Nonprobability samples have been a part of survey activity throughout the post-Neyman period. In particular, quota sampling is commonly used in marketing research and other areas for cost reasons (Sudman, 1966; 1976). Moser and Stuart (1953) and Stephan and McCarthy (1958) made early comparisons between quota sampling and probability sampling. Cochran (1977, page 136) says “The quota method seems likely to produce samples that are biased on characteristics such as income, education and occupation, although it often agrees with the probability samples on questions of opinion and attitude”. Use of procedures such as post stratification and regression estimation in nonprobability samples has continued at pace with use in probability samples. The changing nature of human communication offers opportunities for both model-based and probability-based procedures. Because of cost structures, new methods such as web-based procedures will often be used first in nonprobability settings and for nongovernmental purposes.

As matching procedures improve and as demand for detailed data increases, disclosure limitation procedures and associated research will receive increased attention.

Survey sampling is an application discipline, functioning in the current social, geographic, cultural, and technological world. To forecast how our field will be impacted by social and cultural changes, even in the short run, is a challenge. Will the fact that one must assume that almost all of one’s public activity and a great deal of one’s private activity has potential of being recorded lead to a more relaxed attitude in responding to questions? Will improved monitoring devices make respondents more willing to permit their physical activities be monitored? Or will all of the incidental monitoring lead to a reaction against organized data collection? Will increased availability of results based on collected data have a positive or negative effect on data collection efforts? What is the impact of various Social Media?

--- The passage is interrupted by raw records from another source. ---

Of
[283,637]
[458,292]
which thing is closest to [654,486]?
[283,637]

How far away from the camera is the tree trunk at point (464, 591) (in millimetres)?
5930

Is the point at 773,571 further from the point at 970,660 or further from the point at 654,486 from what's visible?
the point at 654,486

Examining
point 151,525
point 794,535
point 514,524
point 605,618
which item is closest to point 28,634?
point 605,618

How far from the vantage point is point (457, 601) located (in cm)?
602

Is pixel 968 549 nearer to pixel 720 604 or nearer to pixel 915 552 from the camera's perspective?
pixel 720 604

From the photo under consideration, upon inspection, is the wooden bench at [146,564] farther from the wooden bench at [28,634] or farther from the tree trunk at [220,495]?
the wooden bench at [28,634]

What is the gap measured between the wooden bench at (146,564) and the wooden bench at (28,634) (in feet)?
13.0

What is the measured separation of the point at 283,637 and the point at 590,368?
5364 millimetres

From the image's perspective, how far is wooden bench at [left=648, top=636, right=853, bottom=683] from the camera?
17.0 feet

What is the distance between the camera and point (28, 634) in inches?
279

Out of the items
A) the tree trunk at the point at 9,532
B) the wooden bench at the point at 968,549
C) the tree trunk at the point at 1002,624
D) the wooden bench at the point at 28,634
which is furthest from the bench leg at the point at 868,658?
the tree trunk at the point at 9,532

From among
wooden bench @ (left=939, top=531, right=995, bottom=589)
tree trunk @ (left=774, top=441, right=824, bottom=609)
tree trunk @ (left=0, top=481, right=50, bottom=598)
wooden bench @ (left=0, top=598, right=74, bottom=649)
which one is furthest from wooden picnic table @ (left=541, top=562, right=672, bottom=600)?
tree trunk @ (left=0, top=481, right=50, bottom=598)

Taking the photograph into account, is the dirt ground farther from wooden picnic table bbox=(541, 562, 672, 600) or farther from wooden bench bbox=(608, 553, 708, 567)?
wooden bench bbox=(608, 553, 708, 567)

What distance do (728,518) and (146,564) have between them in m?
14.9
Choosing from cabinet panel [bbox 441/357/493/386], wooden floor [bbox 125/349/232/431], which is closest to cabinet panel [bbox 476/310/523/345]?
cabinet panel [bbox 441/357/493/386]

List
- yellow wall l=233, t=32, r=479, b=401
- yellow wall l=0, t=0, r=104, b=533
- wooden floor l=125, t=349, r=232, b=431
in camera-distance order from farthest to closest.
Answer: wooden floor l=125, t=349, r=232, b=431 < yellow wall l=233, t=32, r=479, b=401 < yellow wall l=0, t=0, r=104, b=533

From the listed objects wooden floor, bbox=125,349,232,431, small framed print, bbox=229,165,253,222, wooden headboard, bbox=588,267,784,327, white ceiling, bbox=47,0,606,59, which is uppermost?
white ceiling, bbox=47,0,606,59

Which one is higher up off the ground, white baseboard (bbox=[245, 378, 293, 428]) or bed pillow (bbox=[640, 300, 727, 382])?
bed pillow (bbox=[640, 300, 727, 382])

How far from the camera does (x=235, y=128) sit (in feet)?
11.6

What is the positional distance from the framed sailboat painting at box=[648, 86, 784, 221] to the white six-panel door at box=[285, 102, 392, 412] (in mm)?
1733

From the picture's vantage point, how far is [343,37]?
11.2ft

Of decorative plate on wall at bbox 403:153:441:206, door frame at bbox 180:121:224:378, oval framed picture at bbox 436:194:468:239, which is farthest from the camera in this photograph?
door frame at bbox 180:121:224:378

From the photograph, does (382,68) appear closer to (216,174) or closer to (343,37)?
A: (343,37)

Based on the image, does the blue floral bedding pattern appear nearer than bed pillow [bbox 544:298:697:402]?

This discussion makes clear that factors external to our discipline will determine our future activities. We will be required to adapt in data collection, data processing, and data presentation-dissemination.


We thank Graham Kalton for comments and suggestions that led to improvements in the original draft. We thank the four discussants, Graham Kalton, Sharon Lohr, Danny Pfeffermann and Chris Skinner, for their supplements on the history, insightful observations on the present, and comments on the future of survey sampling. We elected not to prepare a rejoinder because we found much to appreciate and little basis for disagreement.